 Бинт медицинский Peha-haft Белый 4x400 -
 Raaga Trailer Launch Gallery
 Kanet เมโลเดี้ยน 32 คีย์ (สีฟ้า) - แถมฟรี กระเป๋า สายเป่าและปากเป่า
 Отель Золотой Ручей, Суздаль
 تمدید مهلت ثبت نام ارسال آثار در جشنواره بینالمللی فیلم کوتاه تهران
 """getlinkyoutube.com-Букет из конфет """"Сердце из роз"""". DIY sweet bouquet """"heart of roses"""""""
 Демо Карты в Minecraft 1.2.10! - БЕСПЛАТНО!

--

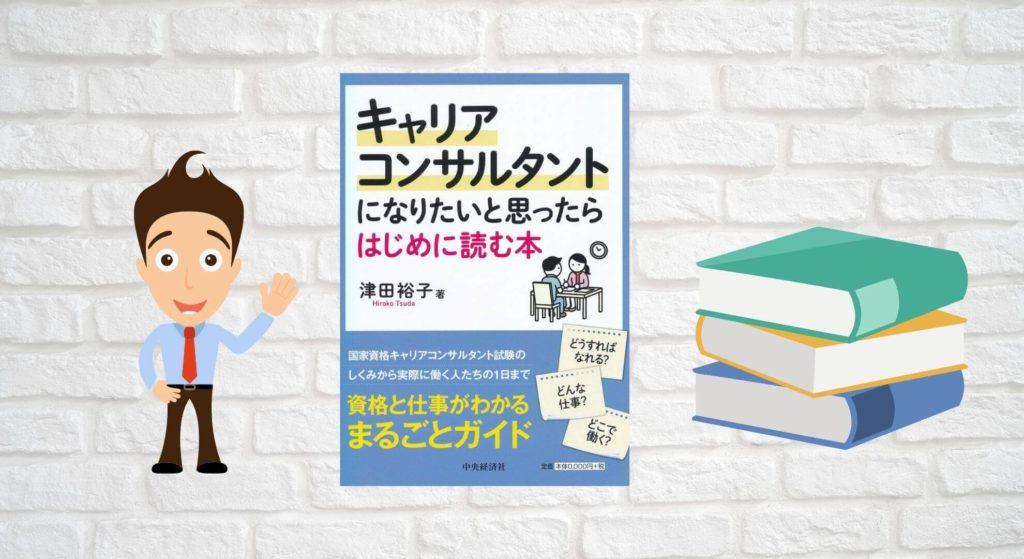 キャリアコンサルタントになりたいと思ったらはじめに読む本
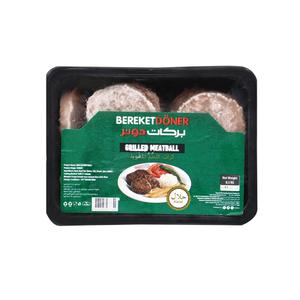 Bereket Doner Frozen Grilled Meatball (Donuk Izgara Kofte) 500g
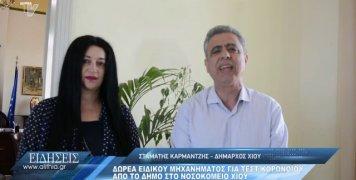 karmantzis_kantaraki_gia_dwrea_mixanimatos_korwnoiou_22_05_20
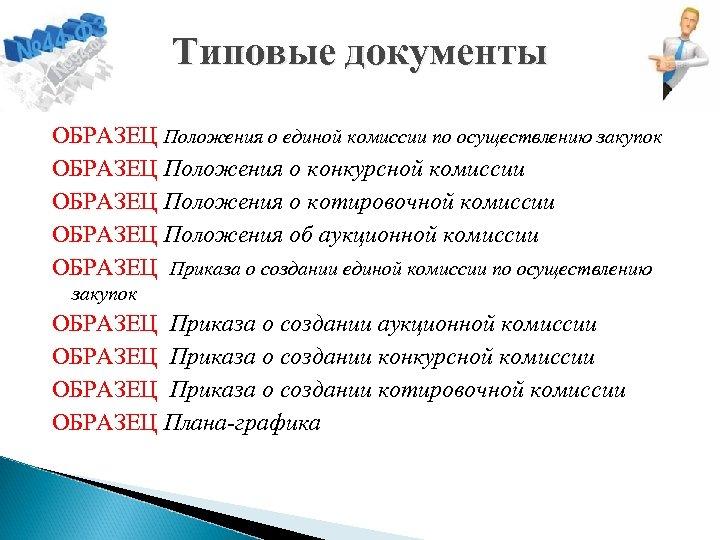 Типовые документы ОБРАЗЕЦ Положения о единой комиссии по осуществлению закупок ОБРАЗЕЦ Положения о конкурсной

=== What you are asked to do ===
An exact copy of the lines above, from the one containing "Бинт медицинский Peha-haft" through the one containing "Демо Карты в Minecraft 1.2.10! - БЕСПЛАТНО!", is the whole of the answer.

=== Problem solution ===
 Бинт медицинский Peha-haft Белый 4x400 -
 Raaga Trailer Launch Gallery
 Kanet เมโลเดี้ยน 32 คีย์ (สีฟ้า) - แถมฟรี กระเป๋า สายเป่าและปากเป่า
 Отель Золотой Ручей, Суздаль
 تمدید مهلت ثبت نام ارسال آثار در جشنواره بینالمللی فیلم کوتاه تهران
 """getlinkyoutube.com-Букет из конфет """"Сердце из роз"""". DIY sweet bouquet """"heart of roses"""""""
 Демо Карты в Minecraft 1.2.10! - БЕСПЛАТНО!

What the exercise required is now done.